### What the task asks:
The entries must be set down again word for word; no pictures belong in the copy.

### Provided data:
* * *

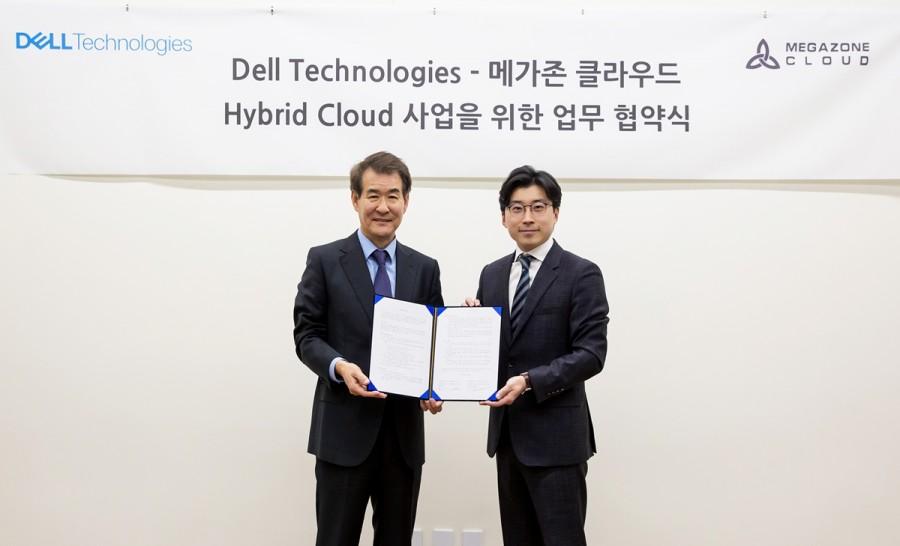 델 테크놀로지스와 메가존 클라우드의 하이브리드 클라우드 업무협약식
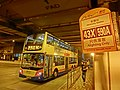 HK Queensway 金鐘地鐵站(東)巴士總站 Admiralty MTR Station (East) Bus Terminus Oct-2013 CityBus 90 NWFBus 43X 590A stop signs.JPG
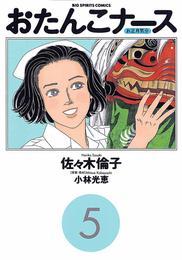 おたんこナース(5) 漫画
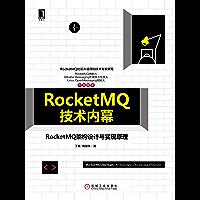 RocketMQ技术内幕:RocketMQ架构设计与实现原理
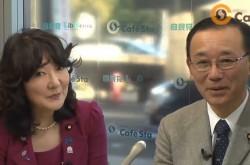 谷垣幹事長のバースデー 新人議員時代や地元京都5区のエピソードを語る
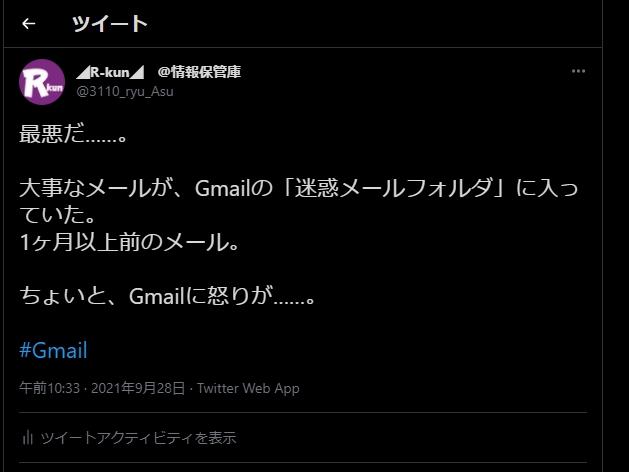 f:id:R-kun:20211003121544j:plain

* * *

### Solution for this problem:
 델 테크놀로지스와 메가존 클라우드의 하이브리드 클라우드 업무협약식
 HK Queensway 金鐘地鐵站(東)巴士總站 Admiralty MTR Station (East) Bus Terminus Oct-2013 CityBus 90 NWFBus 43X 590A stop signs.JPG
 おたんこナース(5) 漫画
 RocketMQ技术内幕:RocketMQ架构设计与实现原理
 谷垣幹事長のバースデー 新人議員時代や地元京都5区のエピソードを語る
 f:id:R-kun:20211003121544j:plain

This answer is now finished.